Why Waiting for Lower Interest Rates Might Cost You More in the Long Run
If you’ve been waiting for mortgage rates to drop back down to 4% before buying a home, you may want to reconsider that strategy. Let’s break down why acting now might actually make more financial sense than continuing to wait.
The Market Then vs. Now
Let’s rewind about six months. Back then, a $450,000 home might have received multiple offers—often driving the final sale price up to around $500,000. With a 4.5% interest rate and 10% down, your monthly mortgage payment would’ve been just over $3,000.

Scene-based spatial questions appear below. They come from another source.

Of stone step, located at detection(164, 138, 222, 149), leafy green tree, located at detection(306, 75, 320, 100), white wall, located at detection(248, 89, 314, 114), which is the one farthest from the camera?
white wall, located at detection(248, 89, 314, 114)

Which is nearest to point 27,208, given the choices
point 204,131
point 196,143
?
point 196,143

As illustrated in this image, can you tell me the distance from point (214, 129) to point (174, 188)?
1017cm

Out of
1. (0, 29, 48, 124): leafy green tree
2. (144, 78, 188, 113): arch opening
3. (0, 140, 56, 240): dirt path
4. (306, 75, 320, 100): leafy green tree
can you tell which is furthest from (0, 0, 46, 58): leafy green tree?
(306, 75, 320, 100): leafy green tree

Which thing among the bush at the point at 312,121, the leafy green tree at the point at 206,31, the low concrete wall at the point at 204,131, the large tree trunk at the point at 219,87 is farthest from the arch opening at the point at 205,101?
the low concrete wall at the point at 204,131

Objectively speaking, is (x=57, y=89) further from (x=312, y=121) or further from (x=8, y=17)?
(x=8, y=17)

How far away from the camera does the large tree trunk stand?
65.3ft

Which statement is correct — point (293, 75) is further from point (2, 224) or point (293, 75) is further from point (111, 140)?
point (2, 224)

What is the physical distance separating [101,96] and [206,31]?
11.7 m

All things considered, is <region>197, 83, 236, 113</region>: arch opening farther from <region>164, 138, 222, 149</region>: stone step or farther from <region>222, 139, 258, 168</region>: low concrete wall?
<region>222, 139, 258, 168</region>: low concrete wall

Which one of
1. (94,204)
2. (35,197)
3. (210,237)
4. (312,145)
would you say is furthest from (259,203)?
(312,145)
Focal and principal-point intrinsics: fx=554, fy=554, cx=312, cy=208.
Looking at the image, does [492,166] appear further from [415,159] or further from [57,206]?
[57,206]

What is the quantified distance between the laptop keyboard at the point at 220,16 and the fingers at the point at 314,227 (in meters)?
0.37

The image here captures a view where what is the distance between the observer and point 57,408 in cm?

Fast forward to today. With less demand in the housing market, that same home could now be listed for $450,000—and you might even be able to negotiate down to $425,000. Yes, today’s interest rate is around 6.5%, but with 10% down, your monthly payment still comes out to a little over $3,000—only about a $20 difference from six months ago.
Why This Matters
Even though rates are higher right now, home prices have adjusted. The drop in competition gives buyers more room to negotiate, ask for seller concessions, and even request a rate buydown to help lower monthly payments.
In other words, while everyone else is waiting for that “perfect” interest rate, you could be securing a great home at a lower purchase price—with fewer bidding wars and more favorable terms.
The Bottom Line
If interest rates are the only thing holding you back, it might be time to rethink your approach. Real estate is about timing and opportunity—and right now, buyers have both on their side.